- Фрагмент текста:
За пять лет до событий, изложенных в письме Стасова, в 1896 году, в Париже состоялись первые конференции по творчеству Мусоргского, организованные супругами д’Альгейм. Тогда же вышла книга Пьера д’Альгейма о композиторе [33]. «Конференцией» называлось мероприятие, включавшее лекцию П. д’Альгейма и концерт из сочинений Мусоргского в исполнении Марии Алексеевны Олениной-д’Альгейм [28, 66–69 и далее]. Творческое кредо этой артистки было новаторским для ее времени: певица «видела свою задачу в том, чтобы, забыв себя и отказавшись от своего исполнительского эгоизма, раствориться в замысле композитора и поэта, полностью подчинить себя ему» [28, 69]. Верная этому принципу, Мария Алексе­евна неутомимо разыскивала и собирала свидетельства о творческих намерениях Мусоргского при работе над тем или иным сочинением, на их основании делая собственные предположения. Процесс этот — скорее интуитивный, чем научный — отнюдь не умаляет значения деятельности Олениной-д’Альгейм для будущих поколений исполнителей и исследователей творчества Мусоргского.
 
Спустя десятилетие после начала конференций, в 1906 году, известный музыковед М. Д. Кальвокоресси полагал, что госпожа Оленина-д’Альгейм испытала законную гордость, поместив в заглавии программы: «54-й концерт Мусоргского», — и что ее усилия не пропали даром, так как известность этого композитора во Франции следует приписать деятельности как самой певицы, так и ее мужа3. В 1908 году была опубликована книга М. А. Олениной-д’Альгейм «Заветы Мусоргского» ([36], русский перевод: [23]). Тогда же вышло в свет и первое издание монографии Кальвокоресси о Мусоргском [34], снабженное ценным для своего времени, но, к сожалению, изобилующим неточностями каталогом сочинений композитора.
 
Музыковед и композитор Вячеслав Гаврилович Каратыгин занялся исследованием произведений Мусоргского в авторских версиях одним из первых в России и добился в этом значительных практических результатов. К сожалению, обобщающего труда о его вкладе в изучение и популяризацию музыки Мусоргского не существует. Литература о Каратыгине в принципе весьма бедна и, по большому счету (за исключением узкоспециальных статей), состоит из двух сборников. Первый — «В. Г. Каратыгин: Жизнь, деятельность, статьи и материалы» — был приурочен к первой годовщине смерти ученого (1926, опубликован в 1927-м) [16]. Второй — «Каратыгин В. Г. Избранные статьи» — вышел к сорокалетию его кончины (1965) [17]4. И хотя из этих изданий можно почерпнуть отдельные ценные сведения о работе Каратыгина, связанной с творчеством Мусоргского, для создания максимально полной картины основным материалом должны стать первоисточники.

- Обязательное задание: Выведите дословно отрывок из текста о Мусоргском, начав с места со словами «Спустя десятилетие после» и закончив словами «каталогом сочинений композитора.». Строки далее взяты из другого источника.

- Строки набора данных:
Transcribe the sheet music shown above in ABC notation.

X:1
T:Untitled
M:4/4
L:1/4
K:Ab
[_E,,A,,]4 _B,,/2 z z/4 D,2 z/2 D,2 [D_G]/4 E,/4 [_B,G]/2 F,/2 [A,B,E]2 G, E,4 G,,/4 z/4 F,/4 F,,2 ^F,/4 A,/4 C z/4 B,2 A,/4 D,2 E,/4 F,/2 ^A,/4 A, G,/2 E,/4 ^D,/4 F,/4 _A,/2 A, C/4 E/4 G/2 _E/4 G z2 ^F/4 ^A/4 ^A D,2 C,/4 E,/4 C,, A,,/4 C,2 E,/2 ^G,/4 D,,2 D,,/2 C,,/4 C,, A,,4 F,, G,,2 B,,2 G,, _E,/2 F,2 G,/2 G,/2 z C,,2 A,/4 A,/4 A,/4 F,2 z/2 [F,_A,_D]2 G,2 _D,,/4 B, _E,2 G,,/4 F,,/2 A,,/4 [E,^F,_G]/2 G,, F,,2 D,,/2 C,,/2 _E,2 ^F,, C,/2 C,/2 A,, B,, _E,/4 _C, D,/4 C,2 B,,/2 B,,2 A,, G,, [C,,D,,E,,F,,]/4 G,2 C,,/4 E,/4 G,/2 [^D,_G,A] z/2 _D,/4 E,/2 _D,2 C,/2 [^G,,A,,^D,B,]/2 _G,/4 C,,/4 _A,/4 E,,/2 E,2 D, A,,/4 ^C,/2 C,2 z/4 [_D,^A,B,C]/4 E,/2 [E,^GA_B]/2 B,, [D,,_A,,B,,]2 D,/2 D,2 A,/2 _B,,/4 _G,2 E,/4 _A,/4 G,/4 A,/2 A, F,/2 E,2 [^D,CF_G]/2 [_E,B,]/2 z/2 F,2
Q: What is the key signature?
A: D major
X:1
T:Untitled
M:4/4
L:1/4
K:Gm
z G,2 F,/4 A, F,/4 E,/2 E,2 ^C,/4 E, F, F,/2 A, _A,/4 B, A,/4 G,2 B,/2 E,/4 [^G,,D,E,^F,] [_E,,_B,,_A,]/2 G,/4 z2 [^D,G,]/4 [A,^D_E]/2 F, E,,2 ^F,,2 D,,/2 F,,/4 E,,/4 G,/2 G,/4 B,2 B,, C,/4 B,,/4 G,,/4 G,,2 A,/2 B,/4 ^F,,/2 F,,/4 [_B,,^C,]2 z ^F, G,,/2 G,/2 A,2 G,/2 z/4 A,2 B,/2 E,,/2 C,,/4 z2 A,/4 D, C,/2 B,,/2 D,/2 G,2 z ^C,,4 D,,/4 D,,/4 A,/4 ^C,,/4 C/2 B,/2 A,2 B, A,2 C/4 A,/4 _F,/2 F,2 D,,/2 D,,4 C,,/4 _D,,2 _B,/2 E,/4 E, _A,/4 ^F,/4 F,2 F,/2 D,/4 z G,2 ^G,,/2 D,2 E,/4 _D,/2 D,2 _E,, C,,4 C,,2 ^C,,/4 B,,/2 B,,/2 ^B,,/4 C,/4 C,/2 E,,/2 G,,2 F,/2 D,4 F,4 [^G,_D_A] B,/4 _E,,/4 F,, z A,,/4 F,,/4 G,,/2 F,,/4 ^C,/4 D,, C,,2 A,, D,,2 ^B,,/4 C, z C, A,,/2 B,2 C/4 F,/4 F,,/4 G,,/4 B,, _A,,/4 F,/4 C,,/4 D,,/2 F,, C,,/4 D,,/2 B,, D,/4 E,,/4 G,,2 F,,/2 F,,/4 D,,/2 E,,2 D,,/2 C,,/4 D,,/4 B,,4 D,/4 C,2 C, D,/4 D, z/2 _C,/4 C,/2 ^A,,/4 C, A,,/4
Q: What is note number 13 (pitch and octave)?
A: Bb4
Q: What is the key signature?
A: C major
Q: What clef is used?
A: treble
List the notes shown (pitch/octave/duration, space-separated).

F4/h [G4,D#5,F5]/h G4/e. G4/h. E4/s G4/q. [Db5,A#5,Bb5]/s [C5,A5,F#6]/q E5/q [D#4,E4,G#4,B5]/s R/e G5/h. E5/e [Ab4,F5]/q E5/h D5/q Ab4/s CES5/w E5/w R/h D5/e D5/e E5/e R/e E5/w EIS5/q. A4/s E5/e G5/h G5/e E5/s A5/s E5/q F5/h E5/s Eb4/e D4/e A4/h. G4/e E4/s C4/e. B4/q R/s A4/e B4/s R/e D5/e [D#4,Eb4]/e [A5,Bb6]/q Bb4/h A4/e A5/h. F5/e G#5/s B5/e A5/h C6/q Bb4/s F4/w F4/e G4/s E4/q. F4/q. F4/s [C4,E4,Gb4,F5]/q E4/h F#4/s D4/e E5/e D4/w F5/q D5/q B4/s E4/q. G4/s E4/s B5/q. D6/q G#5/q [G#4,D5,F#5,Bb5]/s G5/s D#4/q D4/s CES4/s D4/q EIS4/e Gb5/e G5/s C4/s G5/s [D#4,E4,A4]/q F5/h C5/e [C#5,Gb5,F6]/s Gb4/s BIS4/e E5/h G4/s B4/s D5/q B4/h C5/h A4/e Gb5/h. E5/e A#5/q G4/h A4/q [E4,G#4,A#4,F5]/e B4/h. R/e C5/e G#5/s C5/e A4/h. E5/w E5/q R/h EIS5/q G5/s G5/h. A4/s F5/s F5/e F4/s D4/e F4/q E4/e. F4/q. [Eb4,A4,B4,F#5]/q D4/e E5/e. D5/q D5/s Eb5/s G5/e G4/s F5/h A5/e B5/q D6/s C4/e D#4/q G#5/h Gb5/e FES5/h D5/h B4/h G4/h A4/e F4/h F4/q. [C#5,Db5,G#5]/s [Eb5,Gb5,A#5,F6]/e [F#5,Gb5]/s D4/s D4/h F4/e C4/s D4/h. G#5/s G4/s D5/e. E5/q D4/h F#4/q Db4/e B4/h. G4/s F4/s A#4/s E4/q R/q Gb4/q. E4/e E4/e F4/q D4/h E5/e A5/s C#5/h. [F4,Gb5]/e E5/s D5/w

- Ответ к упражнению:
Спустя десятилетие после начала конференций, в 1906 году, известный музыковед М. Д. Кальвокоресси полагал, что госпожа Оленина-д’Альгейм испытала законную гордость, поместив в заглавии программы: «54-й концерт Мусоргского», — и что ее усилия не пропали даром, так как известность этого композитора во Франции следует приписать деятельности как самой певицы, так и ее мужа3. В 1908 году была опубликована книга М. А. Олениной-д’Альгейм «Заветы Мусоргского» ([36], русский перевод: [23]). Тогда же вышло в свет и первое издание монографии Кальвокоресси о Мусоргском [34], снабженное ценным для своего времени, но, к сожалению, изобилующим неточностями каталогом сочинений композитора.